A link to the Github Action will be recorded in the control plane too during initialization.

GITLAB_PIPELINE

The following environment variables will be automatically added to the attestation. More information about what they mean in Gitlab's official documentation

  • GITLAB_USER_EMAIL
  • GITLAB_USER_LOGIN
  • CI_PROJECT_URL
  • CI_COMMIT_SHA
  • CI_JOB_URL
  • CI_PIPELINE_URL
  • CI_RUNNER_VERSION
  • CI_RUNNER_DESCRIPTION
  • CI_COMMIT_REF_NAME

A link to the Gitlab CI job will be recorded in the control plane too, during initialization.

JENKINS_JOB

The following environment variables will be automatically added to the attestation.
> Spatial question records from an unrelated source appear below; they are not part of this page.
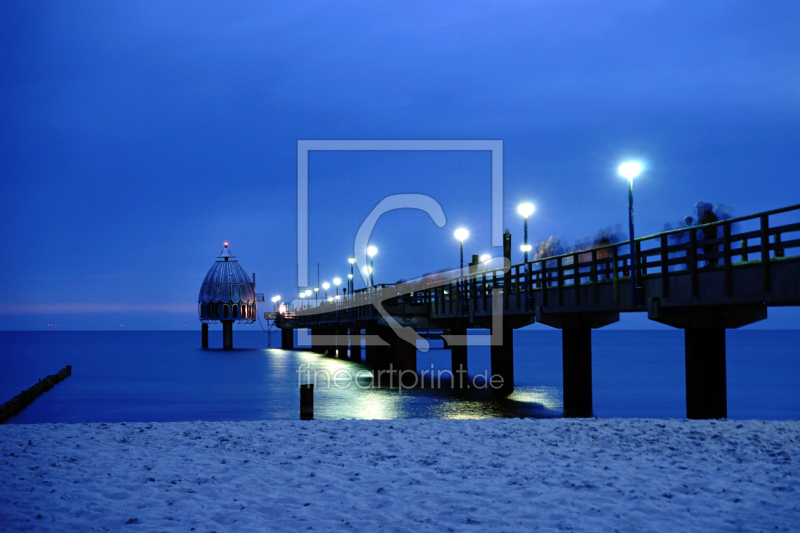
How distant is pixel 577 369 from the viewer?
76.5 ft

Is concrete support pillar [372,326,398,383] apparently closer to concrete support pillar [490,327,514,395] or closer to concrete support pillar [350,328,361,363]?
concrete support pillar [490,327,514,395]

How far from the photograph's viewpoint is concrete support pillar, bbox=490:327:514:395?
31.4m

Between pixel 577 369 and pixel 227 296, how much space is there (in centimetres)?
9628

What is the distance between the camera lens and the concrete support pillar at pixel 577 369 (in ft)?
75.1

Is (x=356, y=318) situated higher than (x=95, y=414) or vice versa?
(x=356, y=318)

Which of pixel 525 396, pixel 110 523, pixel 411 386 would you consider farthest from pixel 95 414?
pixel 110 523

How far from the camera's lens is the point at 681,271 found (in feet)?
47.6

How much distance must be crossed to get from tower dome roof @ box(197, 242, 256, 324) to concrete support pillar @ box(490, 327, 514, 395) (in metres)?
86.3

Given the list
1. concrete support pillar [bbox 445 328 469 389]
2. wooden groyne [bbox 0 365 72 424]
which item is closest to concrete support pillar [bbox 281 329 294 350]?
wooden groyne [bbox 0 365 72 424]

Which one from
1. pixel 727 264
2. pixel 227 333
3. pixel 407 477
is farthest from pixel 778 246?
pixel 227 333

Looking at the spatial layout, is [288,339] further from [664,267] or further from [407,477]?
[407,477]

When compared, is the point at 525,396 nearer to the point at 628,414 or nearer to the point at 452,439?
the point at 628,414

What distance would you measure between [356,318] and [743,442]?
34.2m

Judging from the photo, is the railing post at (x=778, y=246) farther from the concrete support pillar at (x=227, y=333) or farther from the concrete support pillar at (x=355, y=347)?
the concrete support pillar at (x=227, y=333)
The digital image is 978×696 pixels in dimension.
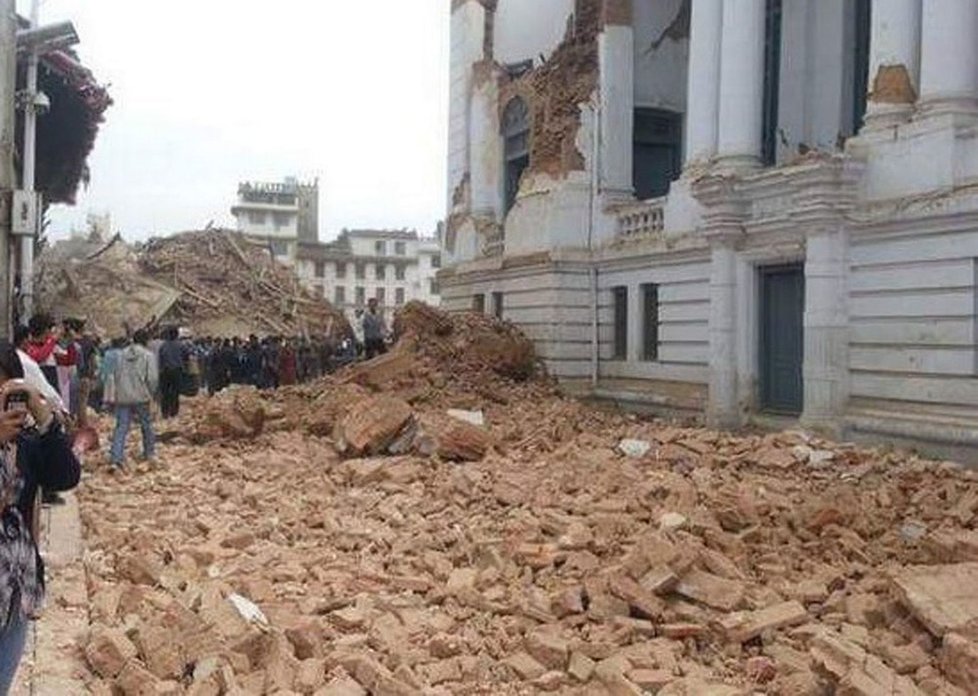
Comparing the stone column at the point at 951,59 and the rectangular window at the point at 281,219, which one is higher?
the rectangular window at the point at 281,219

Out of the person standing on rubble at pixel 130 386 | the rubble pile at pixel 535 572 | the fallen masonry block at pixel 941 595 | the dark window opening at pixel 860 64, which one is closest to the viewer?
the rubble pile at pixel 535 572

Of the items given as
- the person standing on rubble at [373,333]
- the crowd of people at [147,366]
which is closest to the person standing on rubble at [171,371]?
the crowd of people at [147,366]

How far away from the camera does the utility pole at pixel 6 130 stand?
339 inches

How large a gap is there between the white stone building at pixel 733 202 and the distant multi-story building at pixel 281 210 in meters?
67.7

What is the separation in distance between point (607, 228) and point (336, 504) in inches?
407

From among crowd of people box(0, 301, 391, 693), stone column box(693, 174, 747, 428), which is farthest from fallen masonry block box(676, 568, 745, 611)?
stone column box(693, 174, 747, 428)

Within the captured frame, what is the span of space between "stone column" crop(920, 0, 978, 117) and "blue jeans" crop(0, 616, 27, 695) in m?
11.2

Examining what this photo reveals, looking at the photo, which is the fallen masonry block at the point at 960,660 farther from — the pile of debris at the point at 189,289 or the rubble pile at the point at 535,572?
the pile of debris at the point at 189,289

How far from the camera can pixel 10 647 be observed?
3.60m

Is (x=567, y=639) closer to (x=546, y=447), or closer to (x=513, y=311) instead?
(x=546, y=447)

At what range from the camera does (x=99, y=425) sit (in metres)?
15.6

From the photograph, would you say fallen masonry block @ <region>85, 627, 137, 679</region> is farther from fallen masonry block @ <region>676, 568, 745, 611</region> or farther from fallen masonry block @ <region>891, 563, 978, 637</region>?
fallen masonry block @ <region>891, 563, 978, 637</region>

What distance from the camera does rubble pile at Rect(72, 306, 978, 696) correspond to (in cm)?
571

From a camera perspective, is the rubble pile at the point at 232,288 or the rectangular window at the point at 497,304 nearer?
the rectangular window at the point at 497,304
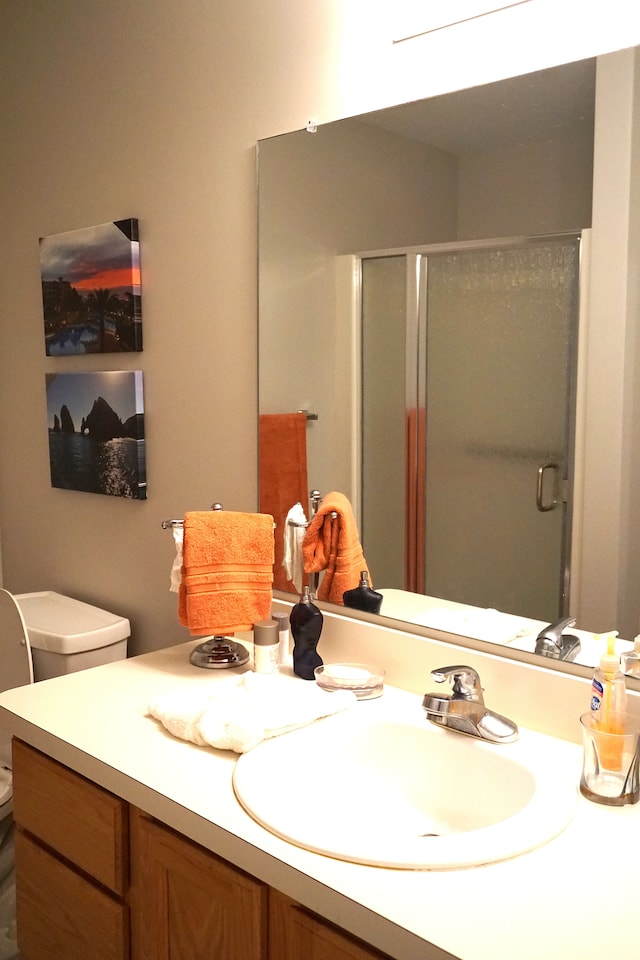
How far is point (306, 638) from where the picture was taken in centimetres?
157

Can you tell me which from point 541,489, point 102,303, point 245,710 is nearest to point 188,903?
point 245,710

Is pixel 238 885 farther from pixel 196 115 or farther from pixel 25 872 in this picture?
pixel 196 115

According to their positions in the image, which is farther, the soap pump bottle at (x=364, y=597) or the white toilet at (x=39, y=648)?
the white toilet at (x=39, y=648)

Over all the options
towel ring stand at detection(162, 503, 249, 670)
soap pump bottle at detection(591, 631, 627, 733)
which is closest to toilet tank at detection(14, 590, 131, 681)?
towel ring stand at detection(162, 503, 249, 670)

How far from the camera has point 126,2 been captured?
6.59ft

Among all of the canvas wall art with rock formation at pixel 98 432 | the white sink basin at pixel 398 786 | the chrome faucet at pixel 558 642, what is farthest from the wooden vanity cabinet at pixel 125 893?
the canvas wall art with rock formation at pixel 98 432

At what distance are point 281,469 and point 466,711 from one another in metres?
0.68

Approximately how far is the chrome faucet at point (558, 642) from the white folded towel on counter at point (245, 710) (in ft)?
1.09

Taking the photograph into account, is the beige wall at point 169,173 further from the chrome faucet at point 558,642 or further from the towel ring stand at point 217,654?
the chrome faucet at point 558,642

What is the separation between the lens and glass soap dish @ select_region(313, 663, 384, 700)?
1.48 meters

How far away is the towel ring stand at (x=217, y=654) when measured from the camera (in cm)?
166

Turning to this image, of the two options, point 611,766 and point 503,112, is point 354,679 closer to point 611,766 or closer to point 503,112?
point 611,766

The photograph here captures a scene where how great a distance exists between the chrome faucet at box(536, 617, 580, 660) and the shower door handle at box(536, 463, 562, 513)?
18cm

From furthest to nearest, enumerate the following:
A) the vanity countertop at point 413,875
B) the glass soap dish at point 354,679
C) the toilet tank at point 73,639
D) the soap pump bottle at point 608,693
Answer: the toilet tank at point 73,639 → the glass soap dish at point 354,679 → the soap pump bottle at point 608,693 → the vanity countertop at point 413,875
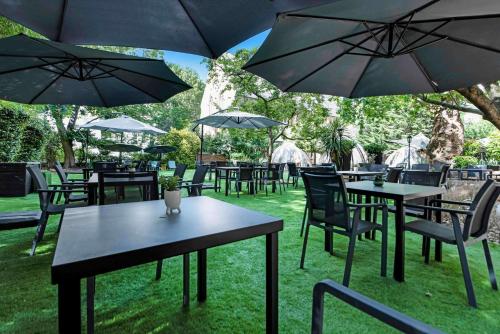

For more information on how to use Jenkins environment variables, refer to the official Jenkins documentation.

  • JOB_NAME
  • BUILD_URL
  • GIT_BRANCH (optional)
  • GIT_COMMIT (optional)
  • AGENT_WORKDIR
  • NODE_NAME

A link to the build will be recorded in the control plane too, during initialization.

Remember, if all the env variables that you need are not defined in the context, you can extend such list via the envAllowList option.